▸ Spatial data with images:
*****

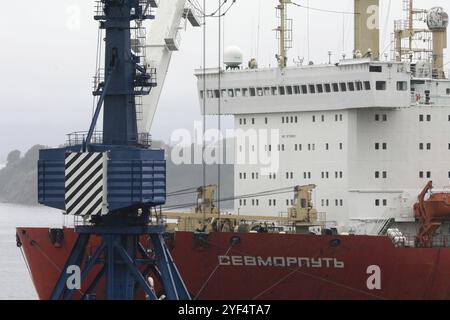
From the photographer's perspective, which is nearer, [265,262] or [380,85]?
[265,262]

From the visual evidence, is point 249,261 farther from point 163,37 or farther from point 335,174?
point 163,37

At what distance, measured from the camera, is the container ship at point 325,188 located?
149 feet

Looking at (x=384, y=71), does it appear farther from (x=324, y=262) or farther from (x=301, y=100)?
(x=324, y=262)

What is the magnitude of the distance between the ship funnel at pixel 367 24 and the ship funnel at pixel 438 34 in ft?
7.15

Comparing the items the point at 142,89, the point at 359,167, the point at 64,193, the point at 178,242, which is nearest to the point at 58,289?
the point at 64,193

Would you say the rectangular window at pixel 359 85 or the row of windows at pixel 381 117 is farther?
the row of windows at pixel 381 117

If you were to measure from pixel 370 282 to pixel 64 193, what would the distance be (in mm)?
13694

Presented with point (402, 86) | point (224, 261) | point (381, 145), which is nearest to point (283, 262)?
point (224, 261)

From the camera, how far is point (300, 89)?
48.6 meters

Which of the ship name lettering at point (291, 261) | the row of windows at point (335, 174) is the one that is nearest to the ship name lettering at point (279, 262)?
the ship name lettering at point (291, 261)

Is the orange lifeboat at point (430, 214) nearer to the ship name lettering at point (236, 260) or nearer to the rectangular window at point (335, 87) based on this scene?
the rectangular window at point (335, 87)

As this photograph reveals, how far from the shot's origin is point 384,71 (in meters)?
47.4

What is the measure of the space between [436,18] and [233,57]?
6.54 m
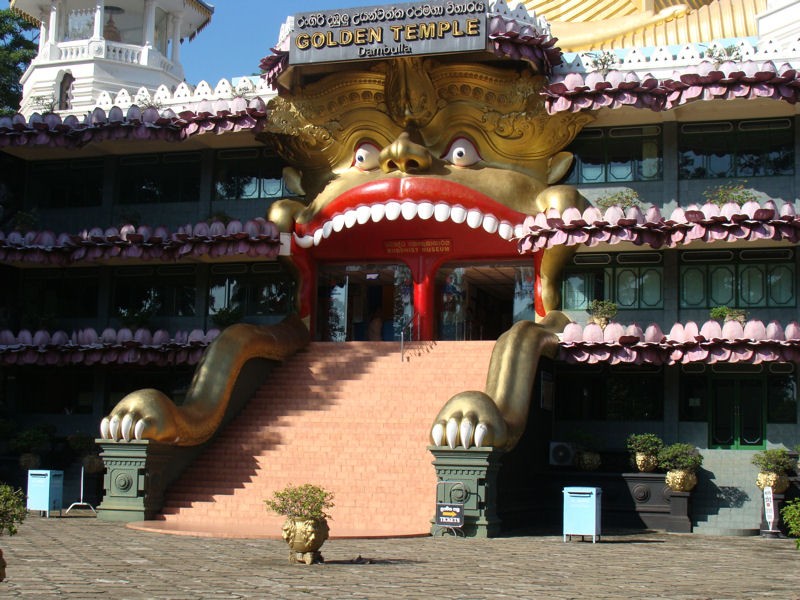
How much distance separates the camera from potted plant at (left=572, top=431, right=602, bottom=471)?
2647 centimetres

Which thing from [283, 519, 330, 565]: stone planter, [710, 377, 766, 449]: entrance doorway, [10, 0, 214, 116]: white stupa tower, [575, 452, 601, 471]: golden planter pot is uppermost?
[10, 0, 214, 116]: white stupa tower

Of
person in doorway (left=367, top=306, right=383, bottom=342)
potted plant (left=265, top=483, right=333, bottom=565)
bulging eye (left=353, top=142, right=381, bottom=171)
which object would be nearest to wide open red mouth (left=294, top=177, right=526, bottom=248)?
bulging eye (left=353, top=142, right=381, bottom=171)

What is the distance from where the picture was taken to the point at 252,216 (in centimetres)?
3212

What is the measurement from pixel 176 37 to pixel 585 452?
22896 mm

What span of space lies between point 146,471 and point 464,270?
11277mm

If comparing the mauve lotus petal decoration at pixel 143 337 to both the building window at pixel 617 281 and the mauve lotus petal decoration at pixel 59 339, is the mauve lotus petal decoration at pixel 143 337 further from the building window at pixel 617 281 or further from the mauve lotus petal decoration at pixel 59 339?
the building window at pixel 617 281

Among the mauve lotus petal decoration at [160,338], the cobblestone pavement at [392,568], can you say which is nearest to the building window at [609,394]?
the cobblestone pavement at [392,568]

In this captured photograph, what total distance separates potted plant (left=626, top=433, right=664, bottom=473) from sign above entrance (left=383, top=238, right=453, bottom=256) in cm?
773

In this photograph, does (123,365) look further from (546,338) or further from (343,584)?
(343,584)

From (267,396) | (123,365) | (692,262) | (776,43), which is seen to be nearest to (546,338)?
(692,262)

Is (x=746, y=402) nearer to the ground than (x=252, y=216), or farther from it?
nearer to the ground

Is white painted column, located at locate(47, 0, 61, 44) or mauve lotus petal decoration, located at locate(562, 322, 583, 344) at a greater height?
white painted column, located at locate(47, 0, 61, 44)

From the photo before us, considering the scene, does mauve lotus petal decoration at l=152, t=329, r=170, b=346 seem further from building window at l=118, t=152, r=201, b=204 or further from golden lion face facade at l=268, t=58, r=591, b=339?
building window at l=118, t=152, r=201, b=204

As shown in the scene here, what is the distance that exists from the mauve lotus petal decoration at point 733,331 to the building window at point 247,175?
478 inches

*****

▸ Set task:
Format the lines of the listing above, from the line containing "In this photograph, does" through the end of the listing, inclusive, as a JSON list of strings with one string per line, leaving out blank lines.

▸ Complete output:
[
  "In this photograph, does (123,365) look further from (546,338) or further from (343,584)?",
  "(343,584)",
  "From (267,396) | (123,365) | (692,262) | (776,43), which is seen to be nearest to (546,338)?",
  "(692,262)",
  "Is (x=746, y=402) nearer to the ground than (x=252, y=216), or farther from it?",
  "nearer to the ground",
  "Is white painted column, located at locate(47, 0, 61, 44) or mauve lotus petal decoration, located at locate(562, 322, 583, 344) at a greater height?",
  "white painted column, located at locate(47, 0, 61, 44)",
  "From the photo before us, considering the scene, does mauve lotus petal decoration at l=152, t=329, r=170, b=346 seem further from building window at l=118, t=152, r=201, b=204 or further from golden lion face facade at l=268, t=58, r=591, b=339?",
  "building window at l=118, t=152, r=201, b=204",
  "As shown in the scene here, what is the distance that exists from the mauve lotus petal decoration at point 733,331 to the building window at point 247,175?",
  "478 inches"
]